Apesar de não ser esse o foco, há componentes de investigação científica no projeto?
Continuamos a fazer investigação sobre este tema, noutros projetos. Neste caso concreto, havendo já conhecimento acumulado, e tendo em conta o objetivo de transferência do conhecimento para as empresas, o foco foi colocado na procura de soluções. Na entanto, o desenvolvimento e avaliação da aplicação têm importantes componentes de investigação, estando previstos estudos de investigação centrados na sua eficácia.
Que outros projetos estão em curso relacionados com este tema?
Um desses projetos, o WELLy, tem como objetivo desenvolver um programa de formação para um novo perfil de competências da pessoa a quem chamamos de gestor do bem-estar. Já fizemos uma revisão da literatura sobre as competências relevantes, identificámos objetivos de aprendizagem, e passámos a construir uma formação. As pequenas empresas que pretendam criar um melhor ambiente de trabalho poderão formar alguém para liderar esse projeto, por exemplo, alguém oriundo da área de gestão de recursos humanos. Não se trata de contratar alguém de novo, mas de encontrar alguém dentro da empresa com o perfil adequado. O produto final ficará disponível gratuitamente para as empresas.
E estão a iniciar ainda outro projeto.
Um terceiro projeto está muito no princípio, o MindLiven. Vamos analisar dois temas muito específicos com influência no stress a nível individual. O mindfulness, que em português se traduz por atenção plena, e a natureza. A utilização do mindfulness pode ser importante para que cada um de nós reduza a intensidade com que estamos a sentir algo que nos causa stress, ou até a conseguir encontrar estratégias para lidar com o problema. A Natureza tem um efeito de relaxamento, sem que a pessoa se aperceba. As imagens, odores, sons da Natureza têm um efeito de relaxamento e de acalmia, pelo que ter esse tipo de elementos nos locais de trabalho pode constituir uma ajuda. Momentos de stress podem ser resolvidos com um simples passeio no jardim. Muitos dos problemas do stress derivam da impossibilidade de relaxarmos, de descansarmos, para recomeçar mais à frente. Neste projeto, o tipo de ferramenta não foi definido à partida, até porque já há muitas aplicações, mas tentaremos que seja algo que junte as duas áreas, mindfulness e natureza. Essa é a tarefa na qual estamos agora mergulhados.

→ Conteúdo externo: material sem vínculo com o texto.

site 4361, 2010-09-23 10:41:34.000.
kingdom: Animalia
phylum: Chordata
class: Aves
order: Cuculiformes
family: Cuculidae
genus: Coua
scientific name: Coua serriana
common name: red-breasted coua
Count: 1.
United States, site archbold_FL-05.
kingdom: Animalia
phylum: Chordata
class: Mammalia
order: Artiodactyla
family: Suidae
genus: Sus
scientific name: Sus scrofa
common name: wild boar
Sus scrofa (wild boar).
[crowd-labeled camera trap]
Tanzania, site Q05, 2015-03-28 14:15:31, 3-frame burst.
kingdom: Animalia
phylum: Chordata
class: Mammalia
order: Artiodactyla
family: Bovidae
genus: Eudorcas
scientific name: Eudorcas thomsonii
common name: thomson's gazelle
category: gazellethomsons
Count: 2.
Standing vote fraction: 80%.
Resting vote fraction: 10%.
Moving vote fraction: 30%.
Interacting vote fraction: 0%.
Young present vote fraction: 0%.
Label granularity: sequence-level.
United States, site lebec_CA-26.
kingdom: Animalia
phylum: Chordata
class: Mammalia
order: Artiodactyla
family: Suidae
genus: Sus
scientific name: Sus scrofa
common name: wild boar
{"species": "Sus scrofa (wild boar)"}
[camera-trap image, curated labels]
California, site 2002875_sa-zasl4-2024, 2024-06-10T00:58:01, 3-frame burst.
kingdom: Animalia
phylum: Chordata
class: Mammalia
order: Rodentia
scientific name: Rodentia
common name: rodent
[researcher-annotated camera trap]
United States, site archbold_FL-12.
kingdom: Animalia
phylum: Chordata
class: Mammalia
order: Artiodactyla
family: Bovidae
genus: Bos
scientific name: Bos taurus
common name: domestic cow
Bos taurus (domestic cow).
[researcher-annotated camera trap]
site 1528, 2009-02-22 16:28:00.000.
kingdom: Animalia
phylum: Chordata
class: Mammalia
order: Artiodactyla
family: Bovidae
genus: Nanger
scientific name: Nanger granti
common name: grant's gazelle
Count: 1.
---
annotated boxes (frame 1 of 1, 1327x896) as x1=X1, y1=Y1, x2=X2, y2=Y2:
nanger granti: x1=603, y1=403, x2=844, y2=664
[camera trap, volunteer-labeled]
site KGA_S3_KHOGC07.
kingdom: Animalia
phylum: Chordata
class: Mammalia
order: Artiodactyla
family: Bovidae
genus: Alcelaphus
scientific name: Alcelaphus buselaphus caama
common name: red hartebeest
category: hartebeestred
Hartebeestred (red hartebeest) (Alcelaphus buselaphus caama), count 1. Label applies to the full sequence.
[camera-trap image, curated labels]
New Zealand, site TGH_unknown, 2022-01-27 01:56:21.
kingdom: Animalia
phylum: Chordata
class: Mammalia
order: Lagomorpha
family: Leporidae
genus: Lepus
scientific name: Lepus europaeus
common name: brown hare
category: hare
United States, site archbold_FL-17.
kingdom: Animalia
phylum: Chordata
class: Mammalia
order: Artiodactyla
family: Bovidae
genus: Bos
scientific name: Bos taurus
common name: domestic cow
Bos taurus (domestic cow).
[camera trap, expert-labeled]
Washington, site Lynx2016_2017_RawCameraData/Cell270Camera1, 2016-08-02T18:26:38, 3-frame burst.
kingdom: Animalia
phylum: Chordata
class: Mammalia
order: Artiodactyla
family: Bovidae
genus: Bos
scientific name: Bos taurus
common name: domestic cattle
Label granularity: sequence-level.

Há recetividade das empresas para este tipo de temas?
Há recetividade, mas há muita falta de conhecimento. Por exemplo, num estudo que fiz em 2013-2015 sobre riscos psicossociais, outra forma de referirmos stressores e que tem a ver com todos os aspetos do ambiente de trabalho que podem ter um impacto negativo na saúde física ou mental do trabalhador, apercebemo-nos de que tinham pouco conhecimento sobre as causas do stress e sobre como atuar para a sua prevenção. Isso foi surpreendente, porque as entidades nacionais e europeias de segurança no trabalho tinham feito, poucos anos antes, campanhas sobre o tema. Ao nível das PME, a maioria não integrava esta área nas avaliações de risco. Além disso, é importante realçar a existência desses riscos não é necessariamente um problema, mas sim a frequência e a intensidade com que ocorrem. A falta de conhecimento estendia-se à forma de obter os recursos para tratar do problema. A situação evoluiu favoravelmente, mas a própria existência dos projetos que estamos a desenvolver mostra que há ainda caminho para percorrer.